* [PROBLEM DESCRIPTION]:
Set down each line of the data below exactly as it stands, dropping the pictures.

---+---

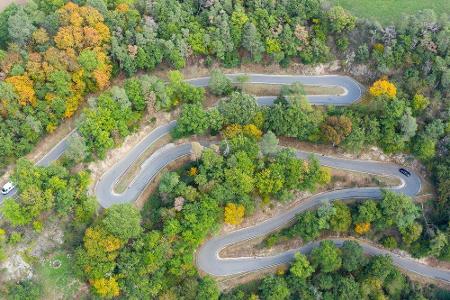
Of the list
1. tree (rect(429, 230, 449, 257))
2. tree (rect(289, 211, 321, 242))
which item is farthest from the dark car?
tree (rect(289, 211, 321, 242))

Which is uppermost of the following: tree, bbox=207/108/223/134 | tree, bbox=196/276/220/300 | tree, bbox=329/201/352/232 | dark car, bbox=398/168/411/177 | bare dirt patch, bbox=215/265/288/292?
tree, bbox=207/108/223/134

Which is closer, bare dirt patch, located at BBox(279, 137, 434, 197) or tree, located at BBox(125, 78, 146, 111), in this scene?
tree, located at BBox(125, 78, 146, 111)

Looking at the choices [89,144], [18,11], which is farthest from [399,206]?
[18,11]

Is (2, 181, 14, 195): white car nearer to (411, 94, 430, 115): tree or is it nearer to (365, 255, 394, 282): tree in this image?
(365, 255, 394, 282): tree

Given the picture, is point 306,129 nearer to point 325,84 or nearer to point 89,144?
point 325,84

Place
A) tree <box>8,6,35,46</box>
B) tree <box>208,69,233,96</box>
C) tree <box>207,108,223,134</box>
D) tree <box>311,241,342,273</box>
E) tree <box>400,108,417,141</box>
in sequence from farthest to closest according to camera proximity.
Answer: tree <box>208,69,233,96</box> < tree <box>400,108,417,141</box> < tree <box>207,108,223,134</box> < tree <box>311,241,342,273</box> < tree <box>8,6,35,46</box>

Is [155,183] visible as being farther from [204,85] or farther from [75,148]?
[204,85]

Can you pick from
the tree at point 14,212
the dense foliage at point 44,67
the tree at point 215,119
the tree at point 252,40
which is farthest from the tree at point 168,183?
the tree at point 252,40
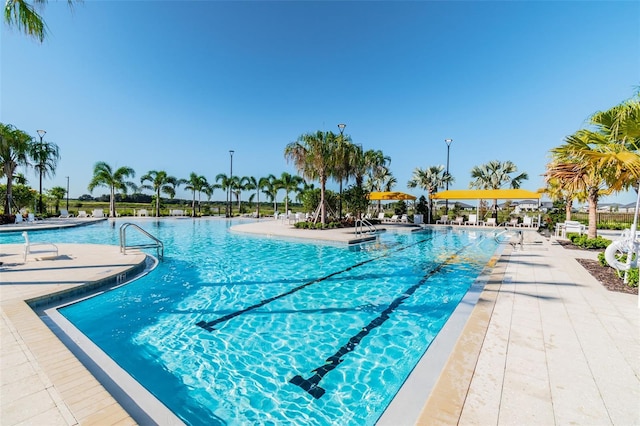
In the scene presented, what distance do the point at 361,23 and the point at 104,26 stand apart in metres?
13.9

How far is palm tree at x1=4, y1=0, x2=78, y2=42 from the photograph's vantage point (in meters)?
4.97

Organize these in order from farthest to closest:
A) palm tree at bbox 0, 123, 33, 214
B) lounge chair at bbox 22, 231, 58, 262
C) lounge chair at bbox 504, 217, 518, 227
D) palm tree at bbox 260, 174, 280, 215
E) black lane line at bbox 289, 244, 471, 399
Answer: palm tree at bbox 260, 174, 280, 215 → lounge chair at bbox 504, 217, 518, 227 → palm tree at bbox 0, 123, 33, 214 → lounge chair at bbox 22, 231, 58, 262 → black lane line at bbox 289, 244, 471, 399

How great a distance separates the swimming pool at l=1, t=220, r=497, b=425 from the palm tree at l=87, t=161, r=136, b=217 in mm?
26516

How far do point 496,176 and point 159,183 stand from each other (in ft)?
116

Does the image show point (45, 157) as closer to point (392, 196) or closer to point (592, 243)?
point (392, 196)

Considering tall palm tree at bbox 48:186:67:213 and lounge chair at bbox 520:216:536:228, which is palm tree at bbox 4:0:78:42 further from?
tall palm tree at bbox 48:186:67:213

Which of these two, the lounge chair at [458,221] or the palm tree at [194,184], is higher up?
the palm tree at [194,184]

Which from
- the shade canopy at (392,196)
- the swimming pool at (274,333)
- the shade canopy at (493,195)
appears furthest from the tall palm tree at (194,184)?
the swimming pool at (274,333)

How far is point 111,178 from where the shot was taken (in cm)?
2789

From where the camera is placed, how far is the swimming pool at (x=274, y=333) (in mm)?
2812

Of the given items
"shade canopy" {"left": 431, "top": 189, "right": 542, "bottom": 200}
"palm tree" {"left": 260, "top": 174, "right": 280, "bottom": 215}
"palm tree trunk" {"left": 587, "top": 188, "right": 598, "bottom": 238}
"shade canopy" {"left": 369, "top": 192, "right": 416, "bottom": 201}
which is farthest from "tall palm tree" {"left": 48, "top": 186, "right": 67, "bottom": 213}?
"palm tree trunk" {"left": 587, "top": 188, "right": 598, "bottom": 238}

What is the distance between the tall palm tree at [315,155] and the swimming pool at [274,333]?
34.6ft

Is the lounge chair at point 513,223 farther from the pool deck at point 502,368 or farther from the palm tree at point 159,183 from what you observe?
the palm tree at point 159,183

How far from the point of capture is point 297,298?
5.74m
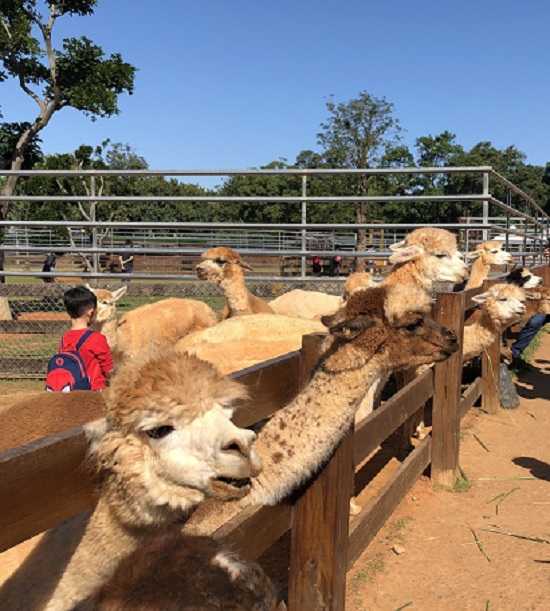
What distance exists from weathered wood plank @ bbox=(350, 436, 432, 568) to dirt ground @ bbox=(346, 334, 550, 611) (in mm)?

---+---

* [OUTPUT FOR THIS EXERCISE]:
Of the list
1. tree (rect(429, 230, 449, 257))
2. tree (rect(289, 211, 321, 242))
which item is farthest from the dark car?
tree (rect(289, 211, 321, 242))

Which is uppermost of the following: tree, bbox=207/108/223/134 | tree, bbox=196/276/220/300 | tree, bbox=329/201/352/232 | dark car, bbox=398/168/411/177 | bare dirt patch, bbox=215/265/288/292?
tree, bbox=207/108/223/134

Which is closer, bare dirt patch, located at BBox(279, 137, 434, 197) or tree, located at BBox(125, 78, 146, 111), in this scene?
tree, located at BBox(125, 78, 146, 111)

Looking at the choices [89,144], [18,11], which is farthest from [399,206]?
[18,11]

Is (2, 181, 14, 195): white car nearer to (411, 94, 430, 115): tree or is it nearer to (365, 255, 394, 282): tree in this image?
(365, 255, 394, 282): tree

Given the picture, is point 306,129 nearer to point 325,84 or nearer to point 89,144?
point 325,84

Place
A) tree <box>8,6,35,46</box>
B) tree <box>208,69,233,96</box>
C) tree <box>207,108,223,134</box>
D) tree <box>311,241,342,273</box>
E) tree <box>400,108,417,141</box>
in sequence from farthest to closest according to camera proximity.
Answer: tree <box>208,69,233,96</box> < tree <box>400,108,417,141</box> < tree <box>207,108,223,134</box> < tree <box>311,241,342,273</box> < tree <box>8,6,35,46</box>

Is [155,183] visible as being farther from [204,85] or farther from [75,148]?
[204,85]

Can you pick from
the tree at point 14,212
the dense foliage at point 44,67
the tree at point 215,119
the tree at point 252,40
which is farthest from the tree at point 168,183?
the tree at point 252,40
In the scene presented, what distance do the point at 361,23 and the point at 104,26 stand apart in metres?
13.9

How far is palm tree at x1=4, y1=0, x2=78, y2=42 from the photograph's vantage point (in meters)?
4.97

Organize these in order from farthest to closest:
A) palm tree at bbox 0, 123, 33, 214
B) lounge chair at bbox 22, 231, 58, 262
C) lounge chair at bbox 504, 217, 518, 227
D) palm tree at bbox 260, 174, 280, 215
E) black lane line at bbox 289, 244, 471, 399
Answer: palm tree at bbox 260, 174, 280, 215 → lounge chair at bbox 504, 217, 518, 227 → palm tree at bbox 0, 123, 33, 214 → lounge chair at bbox 22, 231, 58, 262 → black lane line at bbox 289, 244, 471, 399

How great a distance separates the swimming pool at l=1, t=220, r=497, b=425 from the palm tree at l=87, t=161, r=136, b=217 in mm?
26516

How far do point 496,176 and point 159,183 stand from each other (in ft)?
116

Does the image show point (45, 157) as closer to point (392, 196) or closer to point (592, 243)?
point (392, 196)

Considering tall palm tree at bbox 48:186:67:213 and lounge chair at bbox 520:216:536:228, which is palm tree at bbox 4:0:78:42 further from?
tall palm tree at bbox 48:186:67:213

Which of these two, the lounge chair at [458,221] or the palm tree at [194,184], is higher up?
the palm tree at [194,184]

Which from
- the shade canopy at (392,196)
- the swimming pool at (274,333)
- the shade canopy at (493,195)
appears furthest from the tall palm tree at (194,184)?
the swimming pool at (274,333)

How far is point 111,178 from where the shot was taken (in cm)?
2789

From where the camera is placed, how far is the swimming pool at (x=274, y=333) (in mm)?
2812

Of the given items
"shade canopy" {"left": 431, "top": 189, "right": 542, "bottom": 200}
"palm tree" {"left": 260, "top": 174, "right": 280, "bottom": 215}
"palm tree trunk" {"left": 587, "top": 188, "right": 598, "bottom": 238}
"shade canopy" {"left": 369, "top": 192, "right": 416, "bottom": 201}
which is farthest from "tall palm tree" {"left": 48, "top": 186, "right": 67, "bottom": 213}?
"palm tree trunk" {"left": 587, "top": 188, "right": 598, "bottom": 238}

What is the distance between the tall palm tree at [315,155] and the swimming pool at [274,333]?
34.6ft

Is the lounge chair at point 513,223 farther from the pool deck at point 502,368 or farther from the palm tree at point 159,183 from what you observe?
the palm tree at point 159,183

How far from the point of capture is point 297,298?
5.74m
What distance exists from weathered wood plank @ bbox=(350, 436, 432, 568) to dirt ground @ bbox=(346, 334, 550, 611) (in mm)?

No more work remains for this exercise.